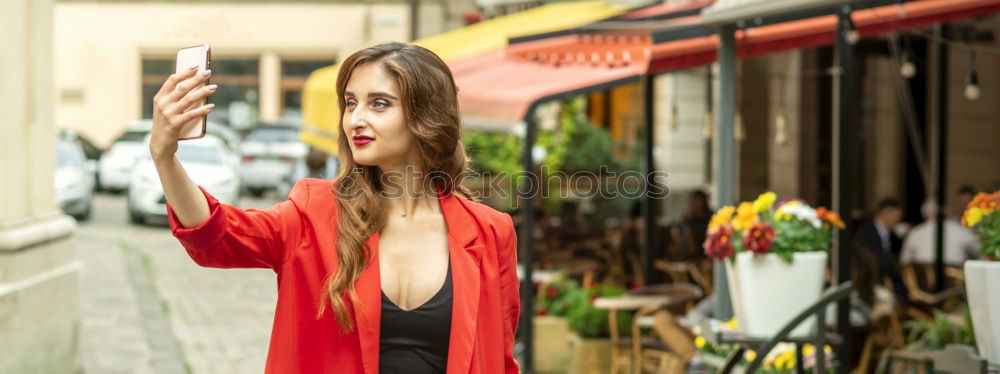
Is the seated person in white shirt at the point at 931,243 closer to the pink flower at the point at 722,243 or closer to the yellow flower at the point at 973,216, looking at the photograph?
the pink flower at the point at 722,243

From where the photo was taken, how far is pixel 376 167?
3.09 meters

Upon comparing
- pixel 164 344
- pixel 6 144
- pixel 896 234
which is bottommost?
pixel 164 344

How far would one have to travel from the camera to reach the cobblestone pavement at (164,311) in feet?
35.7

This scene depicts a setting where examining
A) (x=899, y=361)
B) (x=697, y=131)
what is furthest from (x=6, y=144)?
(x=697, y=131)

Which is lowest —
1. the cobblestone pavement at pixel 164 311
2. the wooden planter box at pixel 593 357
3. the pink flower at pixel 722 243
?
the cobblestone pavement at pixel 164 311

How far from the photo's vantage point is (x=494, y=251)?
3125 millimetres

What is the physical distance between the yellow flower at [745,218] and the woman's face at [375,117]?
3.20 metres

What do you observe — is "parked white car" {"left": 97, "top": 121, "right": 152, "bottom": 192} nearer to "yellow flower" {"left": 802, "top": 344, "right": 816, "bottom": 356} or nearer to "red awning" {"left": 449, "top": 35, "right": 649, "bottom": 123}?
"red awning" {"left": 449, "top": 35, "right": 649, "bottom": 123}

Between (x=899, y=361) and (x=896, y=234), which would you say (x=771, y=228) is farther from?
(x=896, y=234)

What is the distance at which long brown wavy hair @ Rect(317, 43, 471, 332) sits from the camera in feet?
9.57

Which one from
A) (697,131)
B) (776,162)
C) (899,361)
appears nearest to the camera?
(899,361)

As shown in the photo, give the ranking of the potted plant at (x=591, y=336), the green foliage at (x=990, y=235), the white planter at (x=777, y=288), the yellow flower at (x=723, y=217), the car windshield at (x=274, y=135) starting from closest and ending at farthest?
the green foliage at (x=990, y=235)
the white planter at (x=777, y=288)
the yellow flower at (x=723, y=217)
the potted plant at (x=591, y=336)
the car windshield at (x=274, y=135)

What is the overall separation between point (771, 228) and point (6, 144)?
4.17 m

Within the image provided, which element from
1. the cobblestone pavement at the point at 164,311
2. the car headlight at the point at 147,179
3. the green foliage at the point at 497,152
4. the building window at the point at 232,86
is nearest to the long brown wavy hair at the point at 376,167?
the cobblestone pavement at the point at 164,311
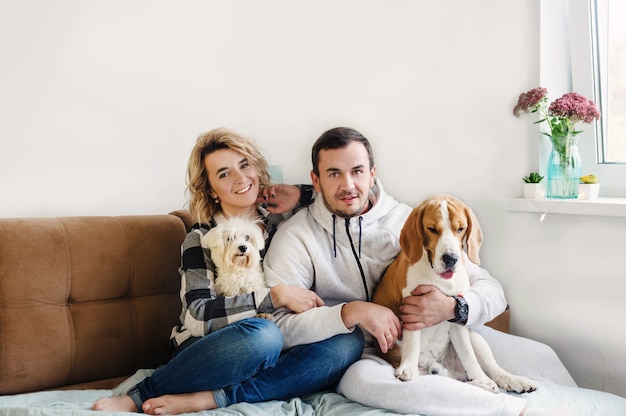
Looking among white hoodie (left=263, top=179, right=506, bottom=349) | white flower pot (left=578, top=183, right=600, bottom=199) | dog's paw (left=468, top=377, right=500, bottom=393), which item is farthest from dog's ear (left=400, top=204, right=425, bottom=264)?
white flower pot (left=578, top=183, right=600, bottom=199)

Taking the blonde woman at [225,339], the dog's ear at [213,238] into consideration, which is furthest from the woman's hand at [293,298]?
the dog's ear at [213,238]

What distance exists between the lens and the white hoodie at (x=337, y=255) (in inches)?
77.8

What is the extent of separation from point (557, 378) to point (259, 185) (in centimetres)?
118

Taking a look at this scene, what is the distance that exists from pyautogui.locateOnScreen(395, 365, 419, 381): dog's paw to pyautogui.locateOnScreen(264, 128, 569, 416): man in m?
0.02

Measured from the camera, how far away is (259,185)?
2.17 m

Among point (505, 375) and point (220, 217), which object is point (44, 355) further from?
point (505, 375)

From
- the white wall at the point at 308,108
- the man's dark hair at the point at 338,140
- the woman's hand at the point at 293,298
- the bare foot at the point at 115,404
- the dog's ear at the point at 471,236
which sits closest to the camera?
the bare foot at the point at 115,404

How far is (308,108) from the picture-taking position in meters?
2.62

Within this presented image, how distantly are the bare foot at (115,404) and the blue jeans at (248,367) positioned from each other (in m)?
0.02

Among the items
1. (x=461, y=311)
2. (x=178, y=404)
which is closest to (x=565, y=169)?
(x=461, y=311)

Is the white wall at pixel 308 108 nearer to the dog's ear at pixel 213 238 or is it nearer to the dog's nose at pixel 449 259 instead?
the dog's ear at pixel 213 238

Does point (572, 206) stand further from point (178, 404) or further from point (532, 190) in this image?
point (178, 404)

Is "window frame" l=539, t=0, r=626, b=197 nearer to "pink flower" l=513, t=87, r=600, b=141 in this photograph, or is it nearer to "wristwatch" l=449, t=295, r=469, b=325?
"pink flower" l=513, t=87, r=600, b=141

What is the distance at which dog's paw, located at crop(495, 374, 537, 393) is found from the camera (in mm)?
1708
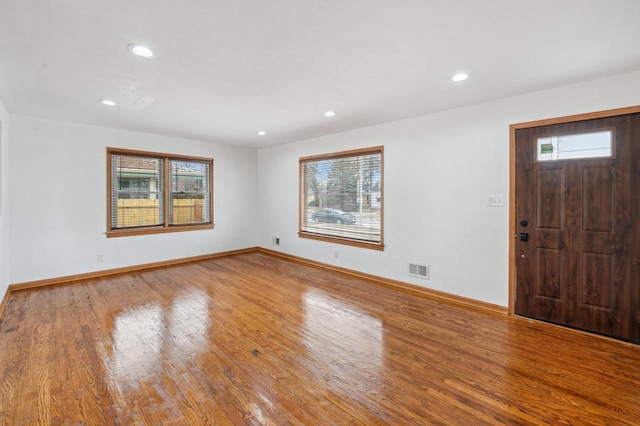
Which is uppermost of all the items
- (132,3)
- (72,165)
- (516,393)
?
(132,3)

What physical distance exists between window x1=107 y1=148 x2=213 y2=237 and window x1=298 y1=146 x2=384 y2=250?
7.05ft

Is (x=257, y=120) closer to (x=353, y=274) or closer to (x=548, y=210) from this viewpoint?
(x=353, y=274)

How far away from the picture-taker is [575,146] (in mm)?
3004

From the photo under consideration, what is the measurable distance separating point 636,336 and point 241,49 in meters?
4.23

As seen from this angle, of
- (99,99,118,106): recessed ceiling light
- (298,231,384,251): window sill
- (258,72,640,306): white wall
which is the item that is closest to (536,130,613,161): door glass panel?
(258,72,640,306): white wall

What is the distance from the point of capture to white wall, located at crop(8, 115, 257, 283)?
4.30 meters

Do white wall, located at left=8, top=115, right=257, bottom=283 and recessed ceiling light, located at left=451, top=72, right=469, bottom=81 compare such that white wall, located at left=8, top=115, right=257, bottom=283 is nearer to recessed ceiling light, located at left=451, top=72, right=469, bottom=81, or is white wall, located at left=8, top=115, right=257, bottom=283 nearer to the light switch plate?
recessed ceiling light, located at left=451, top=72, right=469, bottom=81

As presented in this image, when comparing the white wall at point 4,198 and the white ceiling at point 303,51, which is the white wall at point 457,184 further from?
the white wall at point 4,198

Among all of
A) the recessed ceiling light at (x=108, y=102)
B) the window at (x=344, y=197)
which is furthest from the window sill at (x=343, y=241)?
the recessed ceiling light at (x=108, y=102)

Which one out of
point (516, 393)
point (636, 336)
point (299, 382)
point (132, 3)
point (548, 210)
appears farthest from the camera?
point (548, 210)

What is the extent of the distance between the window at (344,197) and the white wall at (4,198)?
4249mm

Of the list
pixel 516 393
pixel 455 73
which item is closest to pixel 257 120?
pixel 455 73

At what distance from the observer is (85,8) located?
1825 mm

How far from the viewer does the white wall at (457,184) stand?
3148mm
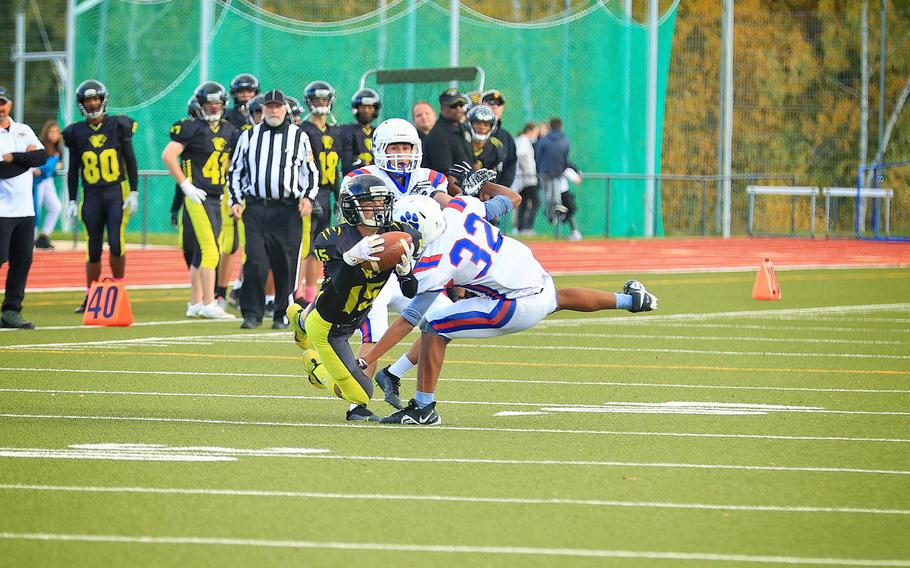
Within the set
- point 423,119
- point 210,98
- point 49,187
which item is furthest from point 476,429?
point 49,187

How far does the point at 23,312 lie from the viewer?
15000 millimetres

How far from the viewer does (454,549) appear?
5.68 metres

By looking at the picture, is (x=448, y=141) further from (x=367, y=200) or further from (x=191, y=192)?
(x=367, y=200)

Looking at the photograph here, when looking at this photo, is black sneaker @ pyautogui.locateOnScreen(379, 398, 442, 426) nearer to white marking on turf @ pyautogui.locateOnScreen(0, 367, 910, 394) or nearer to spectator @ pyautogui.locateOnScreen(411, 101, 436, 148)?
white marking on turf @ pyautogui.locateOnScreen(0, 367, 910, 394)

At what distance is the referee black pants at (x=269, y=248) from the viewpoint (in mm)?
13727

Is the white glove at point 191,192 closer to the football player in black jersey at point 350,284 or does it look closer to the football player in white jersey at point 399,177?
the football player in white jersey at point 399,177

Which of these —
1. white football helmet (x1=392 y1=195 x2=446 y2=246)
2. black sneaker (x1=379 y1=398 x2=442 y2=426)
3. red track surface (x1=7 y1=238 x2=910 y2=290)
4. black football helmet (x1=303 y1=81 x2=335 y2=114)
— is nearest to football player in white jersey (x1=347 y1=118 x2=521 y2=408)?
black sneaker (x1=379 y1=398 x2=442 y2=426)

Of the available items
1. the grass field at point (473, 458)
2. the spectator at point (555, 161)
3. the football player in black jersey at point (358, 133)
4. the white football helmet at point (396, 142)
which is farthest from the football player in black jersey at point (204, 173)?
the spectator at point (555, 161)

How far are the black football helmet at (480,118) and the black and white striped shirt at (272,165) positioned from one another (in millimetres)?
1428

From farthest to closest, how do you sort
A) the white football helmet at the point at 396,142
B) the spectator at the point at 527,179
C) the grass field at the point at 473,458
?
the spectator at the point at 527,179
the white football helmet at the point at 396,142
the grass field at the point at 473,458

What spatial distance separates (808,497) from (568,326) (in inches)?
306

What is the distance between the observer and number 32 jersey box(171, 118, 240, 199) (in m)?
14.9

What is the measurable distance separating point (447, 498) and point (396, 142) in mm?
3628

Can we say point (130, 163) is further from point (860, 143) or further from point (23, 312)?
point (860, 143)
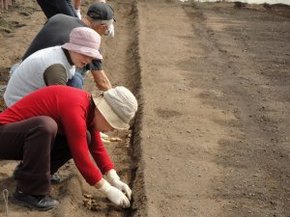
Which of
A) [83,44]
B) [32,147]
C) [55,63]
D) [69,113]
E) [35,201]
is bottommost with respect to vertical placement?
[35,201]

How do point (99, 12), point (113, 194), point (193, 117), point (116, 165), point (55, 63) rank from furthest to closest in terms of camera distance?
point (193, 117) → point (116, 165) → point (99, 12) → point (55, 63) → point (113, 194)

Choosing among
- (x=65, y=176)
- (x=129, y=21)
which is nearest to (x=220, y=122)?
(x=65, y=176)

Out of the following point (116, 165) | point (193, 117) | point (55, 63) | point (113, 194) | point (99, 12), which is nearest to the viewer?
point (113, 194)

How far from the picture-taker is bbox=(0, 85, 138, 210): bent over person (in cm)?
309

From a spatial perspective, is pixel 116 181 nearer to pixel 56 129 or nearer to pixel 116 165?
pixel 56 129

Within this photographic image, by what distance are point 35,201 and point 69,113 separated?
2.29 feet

════════

Copy word for word every line from the one containing "Within this photographic" through the last of the rows above, including both ends.

* Result of this exercise
Within this photographic image, by what distance are point 35,201 and point 69,113 separated?
2.29 feet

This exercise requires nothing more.